In the same year, Virulence published another interesting study related to the G. mellonella model, in which this insect’s immune response to infection was extensively explored by Fallon and colleagues.¹⁵ In this study, the authors demonstrated that prior exposure of G. mellonella larvae to non-lethal doses (1 × 10⁴ or 1 × 10⁵) of Aspergillus fumigatus conidia increased the larval survival rate when a lethal dose (1 × 10⁷) was administered 24 h later, suggesting that the inoculation of G. mellonella with non-lethal doses of A. fumigatus conferred a significant protective response against a subsequent lethal inoculum. According to Fallon et al.,¹⁵ insects do not have an immune system that is analogous to the adaptative immune response of mammals in terms of antibody generation, but they do have the capacity to mount an immune response in anticipation of a subsequent infection that has some elements that are similar to the function of the adaptive immune response in mammals. This study significantly contributes to research exploring G. mellonella as a model host, because an understanding of the mechanisms employed by insects to withstand infection is critical to their successful use as models for human pathogens.

Thus, we have observed that G. mellonella as a model for the study of infectious diseases has achieved increasing acceptance among scientific researchers, and the use of this invertebrate model in medical research extends to many laboratories around the world. Recently, important studies were published from different countries, such as the US,^12,16,17 Ireland,^15,17,18 Canada,¹⁹ the United Kingdom,²⁰ Spain,²¹ Germany,^22,23 Brazil,²⁴ Tunisia,²⁵ Greece,²⁶ South Korea,²⁷ Poland,²⁸ Italy²⁹ and Norway.³⁰ Therefore, studies need to be developed to determine standardized conditions for the propagation and maintenance of G. mellonella larvae.

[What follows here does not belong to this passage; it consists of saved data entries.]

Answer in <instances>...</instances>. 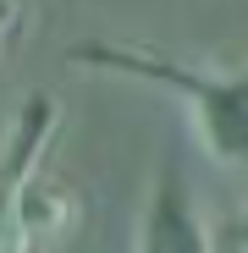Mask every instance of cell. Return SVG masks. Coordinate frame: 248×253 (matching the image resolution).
Segmentation results:
<instances>
[{
	"instance_id": "6da1fadb",
	"label": "cell",
	"mask_w": 248,
	"mask_h": 253,
	"mask_svg": "<svg viewBox=\"0 0 248 253\" xmlns=\"http://www.w3.org/2000/svg\"><path fill=\"white\" fill-rule=\"evenodd\" d=\"M72 61L165 88L182 105L198 149L226 171H248V61H188L144 44H99V39L77 44Z\"/></svg>"
},
{
	"instance_id": "7a4b0ae2",
	"label": "cell",
	"mask_w": 248,
	"mask_h": 253,
	"mask_svg": "<svg viewBox=\"0 0 248 253\" xmlns=\"http://www.w3.org/2000/svg\"><path fill=\"white\" fill-rule=\"evenodd\" d=\"M61 126V105L50 94H33L17 121L6 143H0V253H22V231H17V198H22V182L45 165V149Z\"/></svg>"
},
{
	"instance_id": "3957f363",
	"label": "cell",
	"mask_w": 248,
	"mask_h": 253,
	"mask_svg": "<svg viewBox=\"0 0 248 253\" xmlns=\"http://www.w3.org/2000/svg\"><path fill=\"white\" fill-rule=\"evenodd\" d=\"M133 253H215V220L204 215L182 171H160L144 215H138V248Z\"/></svg>"
},
{
	"instance_id": "277c9868",
	"label": "cell",
	"mask_w": 248,
	"mask_h": 253,
	"mask_svg": "<svg viewBox=\"0 0 248 253\" xmlns=\"http://www.w3.org/2000/svg\"><path fill=\"white\" fill-rule=\"evenodd\" d=\"M77 226V193L45 171H33L22 182V198H17V231H22V253L45 248V242H61L66 231Z\"/></svg>"
},
{
	"instance_id": "5b68a950",
	"label": "cell",
	"mask_w": 248,
	"mask_h": 253,
	"mask_svg": "<svg viewBox=\"0 0 248 253\" xmlns=\"http://www.w3.org/2000/svg\"><path fill=\"white\" fill-rule=\"evenodd\" d=\"M215 253H248V198H237L215 220Z\"/></svg>"
},
{
	"instance_id": "8992f818",
	"label": "cell",
	"mask_w": 248,
	"mask_h": 253,
	"mask_svg": "<svg viewBox=\"0 0 248 253\" xmlns=\"http://www.w3.org/2000/svg\"><path fill=\"white\" fill-rule=\"evenodd\" d=\"M11 28H17V0H0V44L11 39Z\"/></svg>"
}]
</instances>
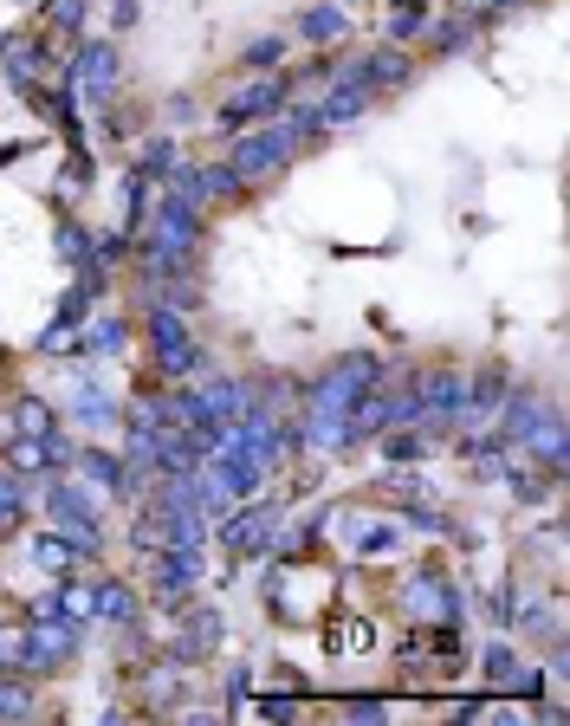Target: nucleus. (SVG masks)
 I'll return each instance as SVG.
<instances>
[{
  "label": "nucleus",
  "instance_id": "c9c22d12",
  "mask_svg": "<svg viewBox=\"0 0 570 726\" xmlns=\"http://www.w3.org/2000/svg\"><path fill=\"white\" fill-rule=\"evenodd\" d=\"M53 20H59L66 33H78V26H84V0H53Z\"/></svg>",
  "mask_w": 570,
  "mask_h": 726
},
{
  "label": "nucleus",
  "instance_id": "cd10ccee",
  "mask_svg": "<svg viewBox=\"0 0 570 726\" xmlns=\"http://www.w3.org/2000/svg\"><path fill=\"white\" fill-rule=\"evenodd\" d=\"M280 59H285V39H280V33H266V39H253V46L240 53V66H247V72H273Z\"/></svg>",
  "mask_w": 570,
  "mask_h": 726
},
{
  "label": "nucleus",
  "instance_id": "4be33fe9",
  "mask_svg": "<svg viewBox=\"0 0 570 726\" xmlns=\"http://www.w3.org/2000/svg\"><path fill=\"white\" fill-rule=\"evenodd\" d=\"M175 701H182V661L169 655L149 668V707H175Z\"/></svg>",
  "mask_w": 570,
  "mask_h": 726
},
{
  "label": "nucleus",
  "instance_id": "dca6fc26",
  "mask_svg": "<svg viewBox=\"0 0 570 726\" xmlns=\"http://www.w3.org/2000/svg\"><path fill=\"white\" fill-rule=\"evenodd\" d=\"M98 616H104V623H111V629H137L142 623V603H137V590H130V583H98Z\"/></svg>",
  "mask_w": 570,
  "mask_h": 726
},
{
  "label": "nucleus",
  "instance_id": "1a4fd4ad",
  "mask_svg": "<svg viewBox=\"0 0 570 726\" xmlns=\"http://www.w3.org/2000/svg\"><path fill=\"white\" fill-rule=\"evenodd\" d=\"M66 84H71V98H84V104H111V91H117V46H104V39L78 46V59H66Z\"/></svg>",
  "mask_w": 570,
  "mask_h": 726
},
{
  "label": "nucleus",
  "instance_id": "f03ea898",
  "mask_svg": "<svg viewBox=\"0 0 570 726\" xmlns=\"http://www.w3.org/2000/svg\"><path fill=\"white\" fill-rule=\"evenodd\" d=\"M71 649H78V623H71V616H39L33 629H20L13 668H20V674H53Z\"/></svg>",
  "mask_w": 570,
  "mask_h": 726
},
{
  "label": "nucleus",
  "instance_id": "20e7f679",
  "mask_svg": "<svg viewBox=\"0 0 570 726\" xmlns=\"http://www.w3.org/2000/svg\"><path fill=\"white\" fill-rule=\"evenodd\" d=\"M292 149H298V144L285 137V124L273 117V124H253V131L233 144V156H227V162H233V175H240V182H266V175L280 169Z\"/></svg>",
  "mask_w": 570,
  "mask_h": 726
},
{
  "label": "nucleus",
  "instance_id": "5701e85b",
  "mask_svg": "<svg viewBox=\"0 0 570 726\" xmlns=\"http://www.w3.org/2000/svg\"><path fill=\"white\" fill-rule=\"evenodd\" d=\"M13 429H20V435H53V429H59V416H53L39 396H20V402H13Z\"/></svg>",
  "mask_w": 570,
  "mask_h": 726
},
{
  "label": "nucleus",
  "instance_id": "9b49d317",
  "mask_svg": "<svg viewBox=\"0 0 570 726\" xmlns=\"http://www.w3.org/2000/svg\"><path fill=\"white\" fill-rule=\"evenodd\" d=\"M220 636H227V623H220V610H189V623H182V636L169 643V655L175 661H208L214 649H220Z\"/></svg>",
  "mask_w": 570,
  "mask_h": 726
},
{
  "label": "nucleus",
  "instance_id": "4468645a",
  "mask_svg": "<svg viewBox=\"0 0 570 726\" xmlns=\"http://www.w3.org/2000/svg\"><path fill=\"white\" fill-rule=\"evenodd\" d=\"M71 467L84 474V487H91V494H130V487H137V480H130V461H117V454H104V447L71 454Z\"/></svg>",
  "mask_w": 570,
  "mask_h": 726
},
{
  "label": "nucleus",
  "instance_id": "2eb2a0df",
  "mask_svg": "<svg viewBox=\"0 0 570 726\" xmlns=\"http://www.w3.org/2000/svg\"><path fill=\"white\" fill-rule=\"evenodd\" d=\"M409 72H415V59L402 53V46H383V53H369V59H356V66H344V78H356V84H409Z\"/></svg>",
  "mask_w": 570,
  "mask_h": 726
},
{
  "label": "nucleus",
  "instance_id": "c85d7f7f",
  "mask_svg": "<svg viewBox=\"0 0 570 726\" xmlns=\"http://www.w3.org/2000/svg\"><path fill=\"white\" fill-rule=\"evenodd\" d=\"M91 298H98V292L84 286V280H78V286H71L66 298H59V331H78V325H84V311H91Z\"/></svg>",
  "mask_w": 570,
  "mask_h": 726
},
{
  "label": "nucleus",
  "instance_id": "2f4dec72",
  "mask_svg": "<svg viewBox=\"0 0 570 726\" xmlns=\"http://www.w3.org/2000/svg\"><path fill=\"white\" fill-rule=\"evenodd\" d=\"M422 26H428V7H422V0H415V7H402V13L389 20V33H396V39H422Z\"/></svg>",
  "mask_w": 570,
  "mask_h": 726
},
{
  "label": "nucleus",
  "instance_id": "473e14b6",
  "mask_svg": "<svg viewBox=\"0 0 570 726\" xmlns=\"http://www.w3.org/2000/svg\"><path fill=\"white\" fill-rule=\"evenodd\" d=\"M84 344H91V351H117V344H124V325H117V318H98V325L84 331Z\"/></svg>",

In this issue of Virulence, Banville and colleagues³¹ have published a study to evaluate the effect of nutritional deprivation on the ability of larvae to withstand infection. The objective of this study was to establish standardized conditions for larval treatment for in vivo testing, given that some researchers incubate larvae with a food source during experiments, while others do not. The authors observed that larvae deprived of nutrition for 7 days demonstrated increased susceptibility to infection with the fungal pathogen C. albicans. Starved larvae demonstrated a slight reduction in hemocyte density, but the hemocytes from starved larvae were as effective at killing C. albicans cells as those from unstarved larvae. Hemolymph from starved larvae showed reduced expression of a range of antimicrobial peptides and immune proteins. Banville et al.³¹ concluded that the deprivation of G. mellonella larvae of food leads to a reduction in cellular and immune responses and an increased susceptibility to infection, indicating that researchers utilizing G. mellonella for the study of human pathogens should specify whether food is provided to the larvae to allow valid comparisons between results from different laboratories.

According to the studies cited above, it is evident that the number of studies using G. mellonella as a model host has increased significantly in the last few years. In addition, there has been an improvement in the techniques used with this model, which allows further possibilities for the development of other studies. Certainly, the articles published in Virulence represent an important scientific contribution for the advancement of research utilizing G. mellonella as a model host for human pathogens.